Anno 1990: Trump presidente
Domanda: “Quale sarebbe la prima cosa che farebbe se fosse Presidente degli Stati Uniti?” Riposta: “Piazzerei una bella tassa su ogni Mercedes-Benz sbarcata in questo paese e su tutti i prodotti giapponesi. E continueremmo ad avere due splendidi alleati”. Siamo ne 1990, Bush padre è ancora alla Casa Bianca, e Playboy pubblica una chilometrica intervista con The Donald, allora 43 anni, miliardario di successo, che dichiara di non essere interessato alla politica. Ma aggiunge che si candiderebbe se l’America dovesse continuare ad “andare a fondo”. Poi spiega che potrebbe far meglio da Democratico che da Repubblicano, “non perché io sia liberal, in realtà sono conservatore, ma la gente che lavora mi voterebbe, gli piaccio”. E poi snocciola il suo programma, sempre se dovesse pensare a fare il presidente: dotarsi di una forza militare invincibile, e usarla se necessario, e poi mettere la politica estera in mano a gente che viene dal business, come Carl Icahn o Ross Perot. Negli ultimi 27 anni non sembra aver cambiato idee. Si dice che Angela Merkel quell’intervista se la sia studiata prima di volare a Washington settimana scorsa. E forse per quello si è portata dietro i numeri uno di Siemens e BMW. Non sembra sia servito a molto.

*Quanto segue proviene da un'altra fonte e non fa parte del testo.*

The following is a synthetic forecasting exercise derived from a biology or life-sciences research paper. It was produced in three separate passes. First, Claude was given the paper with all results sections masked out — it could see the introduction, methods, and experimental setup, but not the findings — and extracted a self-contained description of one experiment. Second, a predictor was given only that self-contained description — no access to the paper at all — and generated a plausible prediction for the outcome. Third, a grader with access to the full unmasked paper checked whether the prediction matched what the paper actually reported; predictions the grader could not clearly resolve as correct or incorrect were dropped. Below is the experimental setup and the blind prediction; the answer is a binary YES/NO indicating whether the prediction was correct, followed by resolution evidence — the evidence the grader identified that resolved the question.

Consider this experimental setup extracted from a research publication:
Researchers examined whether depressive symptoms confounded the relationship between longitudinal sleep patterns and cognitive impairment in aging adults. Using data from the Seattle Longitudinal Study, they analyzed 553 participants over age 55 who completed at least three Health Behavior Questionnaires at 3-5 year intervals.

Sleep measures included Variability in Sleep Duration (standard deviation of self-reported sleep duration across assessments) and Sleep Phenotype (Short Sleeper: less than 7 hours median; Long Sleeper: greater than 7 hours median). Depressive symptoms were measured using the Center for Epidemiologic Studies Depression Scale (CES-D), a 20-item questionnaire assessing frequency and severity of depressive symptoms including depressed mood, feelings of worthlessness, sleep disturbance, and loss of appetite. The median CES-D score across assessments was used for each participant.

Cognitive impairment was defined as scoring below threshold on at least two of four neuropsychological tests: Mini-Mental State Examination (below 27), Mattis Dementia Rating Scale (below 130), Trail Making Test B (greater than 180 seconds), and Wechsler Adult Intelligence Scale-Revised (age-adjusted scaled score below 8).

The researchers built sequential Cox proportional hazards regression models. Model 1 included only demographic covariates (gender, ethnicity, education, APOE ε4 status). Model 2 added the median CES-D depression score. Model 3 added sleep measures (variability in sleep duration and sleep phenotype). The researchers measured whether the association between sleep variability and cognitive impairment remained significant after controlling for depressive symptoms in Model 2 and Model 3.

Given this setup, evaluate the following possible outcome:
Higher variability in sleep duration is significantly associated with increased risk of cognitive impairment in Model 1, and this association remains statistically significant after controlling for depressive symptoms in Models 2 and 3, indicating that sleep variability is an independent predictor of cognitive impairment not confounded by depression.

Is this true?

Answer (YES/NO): NO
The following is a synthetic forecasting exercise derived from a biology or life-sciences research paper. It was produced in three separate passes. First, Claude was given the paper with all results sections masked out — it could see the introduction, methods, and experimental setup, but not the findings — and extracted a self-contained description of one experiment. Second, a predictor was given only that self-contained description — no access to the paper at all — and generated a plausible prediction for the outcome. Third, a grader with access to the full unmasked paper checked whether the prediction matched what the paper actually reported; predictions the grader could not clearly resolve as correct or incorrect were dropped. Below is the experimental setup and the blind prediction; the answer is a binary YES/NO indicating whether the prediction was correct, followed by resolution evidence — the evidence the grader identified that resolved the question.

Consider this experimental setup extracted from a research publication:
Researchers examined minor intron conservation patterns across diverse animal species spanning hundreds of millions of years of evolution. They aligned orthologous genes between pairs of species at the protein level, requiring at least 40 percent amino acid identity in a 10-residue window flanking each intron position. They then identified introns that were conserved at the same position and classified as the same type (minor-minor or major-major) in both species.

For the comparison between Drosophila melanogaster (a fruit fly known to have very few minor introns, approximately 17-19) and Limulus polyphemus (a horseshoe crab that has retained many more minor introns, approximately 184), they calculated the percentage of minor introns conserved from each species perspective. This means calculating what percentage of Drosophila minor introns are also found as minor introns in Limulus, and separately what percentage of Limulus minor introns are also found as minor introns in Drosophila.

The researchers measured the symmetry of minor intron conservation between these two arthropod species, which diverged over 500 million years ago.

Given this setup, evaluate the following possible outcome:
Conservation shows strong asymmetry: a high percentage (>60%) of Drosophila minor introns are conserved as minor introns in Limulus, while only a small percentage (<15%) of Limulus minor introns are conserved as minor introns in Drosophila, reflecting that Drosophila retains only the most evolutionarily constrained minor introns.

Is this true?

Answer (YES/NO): YES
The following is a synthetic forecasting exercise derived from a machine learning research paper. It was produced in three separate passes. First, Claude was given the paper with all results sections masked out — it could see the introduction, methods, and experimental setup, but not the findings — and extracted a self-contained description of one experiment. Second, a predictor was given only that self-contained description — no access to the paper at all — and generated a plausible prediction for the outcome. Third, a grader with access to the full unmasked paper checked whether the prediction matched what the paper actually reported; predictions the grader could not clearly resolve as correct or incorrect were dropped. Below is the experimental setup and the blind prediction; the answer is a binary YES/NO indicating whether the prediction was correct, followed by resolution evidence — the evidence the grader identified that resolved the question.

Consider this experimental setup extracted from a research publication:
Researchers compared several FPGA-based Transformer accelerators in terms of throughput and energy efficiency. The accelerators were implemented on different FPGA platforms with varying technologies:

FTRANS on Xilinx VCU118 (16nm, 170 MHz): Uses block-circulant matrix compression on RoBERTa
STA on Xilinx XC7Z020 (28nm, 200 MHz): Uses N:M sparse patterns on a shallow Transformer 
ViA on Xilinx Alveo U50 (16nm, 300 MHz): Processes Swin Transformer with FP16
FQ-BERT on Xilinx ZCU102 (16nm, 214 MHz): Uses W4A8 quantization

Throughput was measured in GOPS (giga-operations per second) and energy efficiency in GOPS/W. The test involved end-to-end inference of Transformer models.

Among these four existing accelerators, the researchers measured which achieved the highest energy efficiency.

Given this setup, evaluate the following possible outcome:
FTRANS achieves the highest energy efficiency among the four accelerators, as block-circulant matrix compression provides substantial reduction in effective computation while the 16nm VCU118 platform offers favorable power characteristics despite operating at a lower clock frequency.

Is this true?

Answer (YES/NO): NO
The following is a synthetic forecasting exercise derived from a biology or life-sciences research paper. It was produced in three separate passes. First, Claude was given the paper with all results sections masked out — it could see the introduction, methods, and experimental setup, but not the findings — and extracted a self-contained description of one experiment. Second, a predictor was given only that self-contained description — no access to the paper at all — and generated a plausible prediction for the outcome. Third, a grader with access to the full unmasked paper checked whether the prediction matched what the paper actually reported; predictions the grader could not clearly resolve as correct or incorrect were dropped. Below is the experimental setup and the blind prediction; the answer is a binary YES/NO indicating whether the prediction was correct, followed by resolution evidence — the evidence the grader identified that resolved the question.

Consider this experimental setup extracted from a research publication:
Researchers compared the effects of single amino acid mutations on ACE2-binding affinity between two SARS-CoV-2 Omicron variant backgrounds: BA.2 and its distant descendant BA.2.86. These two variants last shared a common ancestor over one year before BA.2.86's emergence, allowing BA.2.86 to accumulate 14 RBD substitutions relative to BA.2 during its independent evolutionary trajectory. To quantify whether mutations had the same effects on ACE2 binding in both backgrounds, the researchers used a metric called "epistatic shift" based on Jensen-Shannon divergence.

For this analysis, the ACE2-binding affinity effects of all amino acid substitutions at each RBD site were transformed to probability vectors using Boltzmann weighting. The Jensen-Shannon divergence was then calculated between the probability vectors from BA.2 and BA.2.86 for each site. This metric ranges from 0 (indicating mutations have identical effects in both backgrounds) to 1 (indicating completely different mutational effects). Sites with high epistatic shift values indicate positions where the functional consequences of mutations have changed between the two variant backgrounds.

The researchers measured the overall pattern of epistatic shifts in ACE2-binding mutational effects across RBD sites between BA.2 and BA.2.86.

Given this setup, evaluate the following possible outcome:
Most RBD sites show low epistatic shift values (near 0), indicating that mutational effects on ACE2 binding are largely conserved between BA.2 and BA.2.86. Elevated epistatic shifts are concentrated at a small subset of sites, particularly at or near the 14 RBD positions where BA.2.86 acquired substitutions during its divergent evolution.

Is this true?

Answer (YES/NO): NO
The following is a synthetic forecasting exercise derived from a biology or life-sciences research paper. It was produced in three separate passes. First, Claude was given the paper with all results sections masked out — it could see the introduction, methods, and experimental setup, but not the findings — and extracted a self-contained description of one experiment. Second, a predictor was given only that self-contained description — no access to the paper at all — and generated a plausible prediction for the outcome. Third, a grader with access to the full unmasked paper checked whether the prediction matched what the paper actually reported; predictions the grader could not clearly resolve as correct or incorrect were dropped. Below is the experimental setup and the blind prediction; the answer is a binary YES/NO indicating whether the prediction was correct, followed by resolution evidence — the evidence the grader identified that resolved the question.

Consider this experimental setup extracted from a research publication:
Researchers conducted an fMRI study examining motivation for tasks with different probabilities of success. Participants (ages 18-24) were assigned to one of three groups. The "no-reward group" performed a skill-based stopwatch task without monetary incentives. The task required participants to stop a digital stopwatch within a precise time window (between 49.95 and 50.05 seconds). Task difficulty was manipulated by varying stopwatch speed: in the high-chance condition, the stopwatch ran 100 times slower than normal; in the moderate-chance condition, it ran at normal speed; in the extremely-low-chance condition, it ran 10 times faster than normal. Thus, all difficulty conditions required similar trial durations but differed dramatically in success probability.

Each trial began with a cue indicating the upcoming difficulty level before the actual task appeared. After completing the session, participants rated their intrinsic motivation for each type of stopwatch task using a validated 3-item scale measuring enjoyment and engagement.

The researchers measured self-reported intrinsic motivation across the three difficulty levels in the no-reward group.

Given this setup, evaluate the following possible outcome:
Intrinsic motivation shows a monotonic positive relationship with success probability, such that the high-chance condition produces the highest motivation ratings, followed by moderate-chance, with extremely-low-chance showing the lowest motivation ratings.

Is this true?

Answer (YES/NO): NO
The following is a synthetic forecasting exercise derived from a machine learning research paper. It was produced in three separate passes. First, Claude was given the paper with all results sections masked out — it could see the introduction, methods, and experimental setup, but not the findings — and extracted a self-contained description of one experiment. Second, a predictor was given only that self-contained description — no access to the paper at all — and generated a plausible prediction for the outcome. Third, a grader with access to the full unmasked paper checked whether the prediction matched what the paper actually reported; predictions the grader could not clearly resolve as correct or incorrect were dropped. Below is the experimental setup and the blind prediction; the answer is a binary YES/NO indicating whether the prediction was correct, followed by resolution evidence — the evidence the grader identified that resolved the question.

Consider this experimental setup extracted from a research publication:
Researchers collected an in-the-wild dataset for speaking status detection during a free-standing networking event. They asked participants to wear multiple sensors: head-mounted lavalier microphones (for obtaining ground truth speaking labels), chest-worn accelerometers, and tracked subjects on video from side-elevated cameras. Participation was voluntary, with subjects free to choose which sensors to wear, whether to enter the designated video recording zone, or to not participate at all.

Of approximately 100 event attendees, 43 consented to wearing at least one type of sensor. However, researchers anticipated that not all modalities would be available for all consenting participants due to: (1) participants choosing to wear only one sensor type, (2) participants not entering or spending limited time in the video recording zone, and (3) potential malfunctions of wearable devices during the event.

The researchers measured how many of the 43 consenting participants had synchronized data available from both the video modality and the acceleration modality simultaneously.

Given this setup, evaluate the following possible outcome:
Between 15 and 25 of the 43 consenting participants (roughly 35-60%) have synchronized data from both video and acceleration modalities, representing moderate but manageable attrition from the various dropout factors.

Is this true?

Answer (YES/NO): YES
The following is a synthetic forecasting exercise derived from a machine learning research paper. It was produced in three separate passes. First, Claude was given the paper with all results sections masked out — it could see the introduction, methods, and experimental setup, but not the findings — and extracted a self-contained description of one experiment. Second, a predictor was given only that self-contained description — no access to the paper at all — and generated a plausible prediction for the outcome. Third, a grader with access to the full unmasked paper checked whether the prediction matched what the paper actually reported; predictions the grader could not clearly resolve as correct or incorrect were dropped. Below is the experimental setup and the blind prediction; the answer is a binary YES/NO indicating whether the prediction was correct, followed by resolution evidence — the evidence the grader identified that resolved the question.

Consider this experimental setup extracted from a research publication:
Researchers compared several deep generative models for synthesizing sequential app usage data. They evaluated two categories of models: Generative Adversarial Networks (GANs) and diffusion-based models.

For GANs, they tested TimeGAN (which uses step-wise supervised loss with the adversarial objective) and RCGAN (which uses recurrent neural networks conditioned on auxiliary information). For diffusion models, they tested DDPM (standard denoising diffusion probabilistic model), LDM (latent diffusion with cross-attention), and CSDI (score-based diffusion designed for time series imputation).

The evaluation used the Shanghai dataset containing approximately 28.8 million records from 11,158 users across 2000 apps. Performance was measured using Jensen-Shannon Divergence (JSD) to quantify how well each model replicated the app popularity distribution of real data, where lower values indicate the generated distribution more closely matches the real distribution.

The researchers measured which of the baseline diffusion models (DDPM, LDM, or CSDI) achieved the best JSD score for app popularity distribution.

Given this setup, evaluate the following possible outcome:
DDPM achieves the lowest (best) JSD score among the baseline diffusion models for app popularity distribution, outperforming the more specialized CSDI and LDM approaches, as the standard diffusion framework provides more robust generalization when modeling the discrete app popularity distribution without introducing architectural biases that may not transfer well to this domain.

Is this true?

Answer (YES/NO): NO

Tempo di rospi a Baden-Baden
Per Wolfgang Schaeuble, lo spigoloso ministro delle Finanze tedesco, dare il via libera a quel comunicato deve essere stato come ingoiare una mandria di rospi. Ma alla fine ha dovuto mandarli giù. Lo statement uscito sabato sera dal G20 finanziario (ministri del Tesoro e banchieri centrali) di Baden-Baden era quasi una fotocopia del precedente vertice di Hangzhou, Cina, lo scorso settembre, mancavano solo sei parolette: "we will resist all forms of protectionism", vale a dire “ci opporremo a ogni forma di protezionismo”. Manca anche ogni riferimento alla lotta al cambiamento climatico. La scusa ufficiale è che commercio e ambiente non rientrano nelle competenze di Steven Mnuchin, l’ex Goldman che ora fa il segretario al Tesoro di Trump, che quindi non poteva prendere impegni in materie riservate ad altri ministri. Il fatto è che a settembre Hillary Clinton era quasi presidente, e il G20 era un’occasione d’oro per fare campagna anti-Trump che l’ex first lady non si fece scappare. In sei mesi il mondo è cambiato e il calendario ha fatto toccare proprio ai tedeschi il compito ingrato di rimangiarsi quel manifesto. Da quando The Donald è arrivato alla Casa Bianca il commercio mondiale non è crollato (anzi, vedi sotto). Ma dagli apparati sovra-nazionali, abituati a insegnare ai businessmen come devono fare il loro mestiere, cominciano ad arrivare scricchiolii sinistri.

Container alla riscossa?
Per l’industria globale dello shipping, quella che muove milioni di container in giro per il mondo, il 2016 è stato uno degli anni più duri della sua storia. Nell’anno scorso si sono concentrati tutti gli effetti negativi accumulati dall’inizio della crisi: stallo del commercio mondiale, sovra-capacità strutturale accumulata negli anni pre-2008, collasso dei prezzi delle commodity, rallentamento cinese. Il risultato è stato che le tariffe spot sulle principali rotte dello Shanghai Containerized Freight Index tra inizio 2015 e metà 2016 sono crollate di oltre il 60%, mandando in profondo rosso i conti dei principali operatori nella prima metà dell’anno scorso. Ma ora, come segnala un recentissimo report di Standard Life, è partita la reazione: rottamazione dei porta container obsoleti, più disciplina e conseguente graduale rialzo dei prezzi, investimento in tecnologie, cambiamenti strutturali con importanti consolidamenti, come l’acquisto da parte della danese Maersk Line della germanica Hamburg Sud, o della fusione annunciata tra le giapponesi K Line, MOL e NYK. La conclusione del report è che, dopo un 2016 da dimenticare il settore sta riconquistando pricing power, la capacità di fare i prezzi e non subirli. Dal fondo toccato nella prima metà del 2016 ad oggi le tariffe sono raddoppiate. Lo shipping resta un’industria rischiosa e volatile, ma forse è venuto il momento di dare fiducia. E soprattutto, i massicci investimenti effettuati o in programma mostrano che i grandi operatori continuano a scommettere sulla ripresa degli scambi globali, alla faccia del presunto protezionismo che li minaccia.